Is homelessness worse in the most walkable cities? The Brookings Institution ranked 48 cities by levels of sheltered and unsheltered homelessness. San Francisco was number one, but Chicago and New York were actually below average. Chicago ranked number 27, with 47 unsheltered homeless people per 100,000 residents — less than one-eleventh the rate of San Francisco, and below sprawl-heavy cities like Oklahoma City and Kansas City. New York ranked 28th, much to my surprise. (New York has a high overall homeless rate, but also has a larger homeless shelter system than most cities).

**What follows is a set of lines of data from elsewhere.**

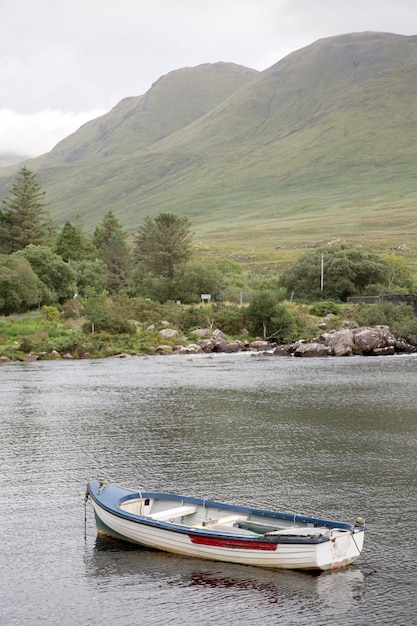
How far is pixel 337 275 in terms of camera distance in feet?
456

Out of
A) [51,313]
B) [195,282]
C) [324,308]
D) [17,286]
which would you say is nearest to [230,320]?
[324,308]

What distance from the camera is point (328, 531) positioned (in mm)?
26141

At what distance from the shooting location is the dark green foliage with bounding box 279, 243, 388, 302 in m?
139

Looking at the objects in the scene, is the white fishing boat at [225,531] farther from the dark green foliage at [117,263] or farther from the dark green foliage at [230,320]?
the dark green foliage at [117,263]

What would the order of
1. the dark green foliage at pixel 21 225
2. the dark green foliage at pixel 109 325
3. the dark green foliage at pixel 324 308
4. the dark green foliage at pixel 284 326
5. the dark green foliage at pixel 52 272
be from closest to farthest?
1. the dark green foliage at pixel 109 325
2. the dark green foliage at pixel 284 326
3. the dark green foliage at pixel 324 308
4. the dark green foliage at pixel 52 272
5. the dark green foliage at pixel 21 225

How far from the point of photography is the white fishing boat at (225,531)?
84.7ft

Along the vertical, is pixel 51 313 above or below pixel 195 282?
below

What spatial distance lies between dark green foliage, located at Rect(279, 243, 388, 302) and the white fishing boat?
4321 inches

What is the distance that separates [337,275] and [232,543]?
116m

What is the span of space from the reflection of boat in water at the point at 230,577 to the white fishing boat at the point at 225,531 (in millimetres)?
287

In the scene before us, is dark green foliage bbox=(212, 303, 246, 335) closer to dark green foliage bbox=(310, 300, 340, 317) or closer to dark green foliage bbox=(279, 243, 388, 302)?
dark green foliage bbox=(310, 300, 340, 317)

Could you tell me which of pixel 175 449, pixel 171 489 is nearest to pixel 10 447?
pixel 175 449

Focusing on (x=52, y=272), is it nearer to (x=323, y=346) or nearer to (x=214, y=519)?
(x=323, y=346)

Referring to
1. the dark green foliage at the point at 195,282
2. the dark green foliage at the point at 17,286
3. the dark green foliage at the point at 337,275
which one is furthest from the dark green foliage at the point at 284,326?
the dark green foliage at the point at 17,286
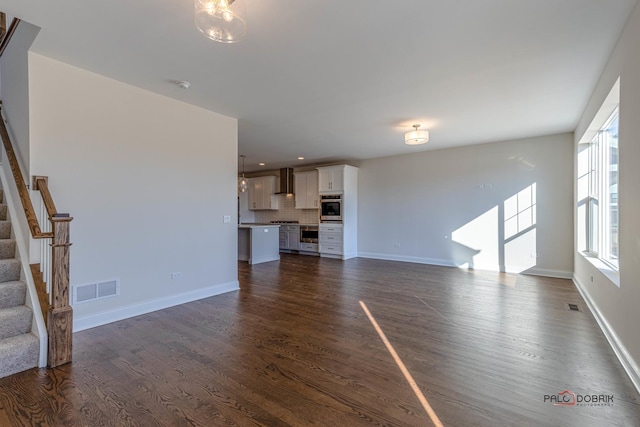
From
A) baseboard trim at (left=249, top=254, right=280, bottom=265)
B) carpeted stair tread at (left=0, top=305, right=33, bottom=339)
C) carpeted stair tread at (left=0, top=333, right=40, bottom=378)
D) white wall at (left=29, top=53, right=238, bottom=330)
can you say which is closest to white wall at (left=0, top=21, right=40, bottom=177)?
white wall at (left=29, top=53, right=238, bottom=330)

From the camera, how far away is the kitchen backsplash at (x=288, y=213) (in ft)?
30.3

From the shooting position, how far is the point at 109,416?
1.80m

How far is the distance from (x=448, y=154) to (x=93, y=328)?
6897 millimetres

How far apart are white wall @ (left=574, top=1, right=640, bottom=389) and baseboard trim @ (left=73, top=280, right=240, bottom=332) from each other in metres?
4.37

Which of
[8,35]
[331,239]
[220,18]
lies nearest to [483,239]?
[331,239]

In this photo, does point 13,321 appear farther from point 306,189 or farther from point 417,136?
point 306,189

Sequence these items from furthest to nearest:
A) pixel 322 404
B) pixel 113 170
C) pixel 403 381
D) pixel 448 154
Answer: pixel 448 154 → pixel 113 170 → pixel 403 381 → pixel 322 404

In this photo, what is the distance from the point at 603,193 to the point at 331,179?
5371 mm

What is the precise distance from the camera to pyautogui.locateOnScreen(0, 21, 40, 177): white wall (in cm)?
283

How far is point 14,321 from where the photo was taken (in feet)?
7.98

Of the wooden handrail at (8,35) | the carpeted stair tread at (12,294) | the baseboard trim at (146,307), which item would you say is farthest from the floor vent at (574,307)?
the wooden handrail at (8,35)

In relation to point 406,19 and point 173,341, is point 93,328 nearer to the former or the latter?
point 173,341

The article does make one point that is slightly more sophisticated: they point out that cars "enable families to escape crime-ridden cities..."  This clause is not as detached from factual reality as the rest of the article: it is true that outer suburbs often have low crime rates.   But as a metro area sprawls, crime sprawls with it: disinvestment and decay may begin near downtown, but as more and more further-out areas become deserted by well-off families, those areas become crime-ridden as well.  For example, Clayton County near Atlanta had   41 homicides (or just over 13 per 100,000 residents)- three times the homicide rate of New York City.  So when government invests in sprawl by building new highways, it ensures that both "good" and "bad" neighborhoods are further out than they would otherwise be. 

In sum, the article’s attempt to tie social disorder to density and walkability is just silly- first because sprawling cities like Atlanta and Memphis are often as crime-ridden as more compact cities, and second because there is at least some evidence that cities became safer as they become more compact. 

*Chicago was in between, with shootings in about 60 percent of its tracts. Because I couldn't find out how many census tracts there are in San Francisco I can't figure out how San Francisco compares.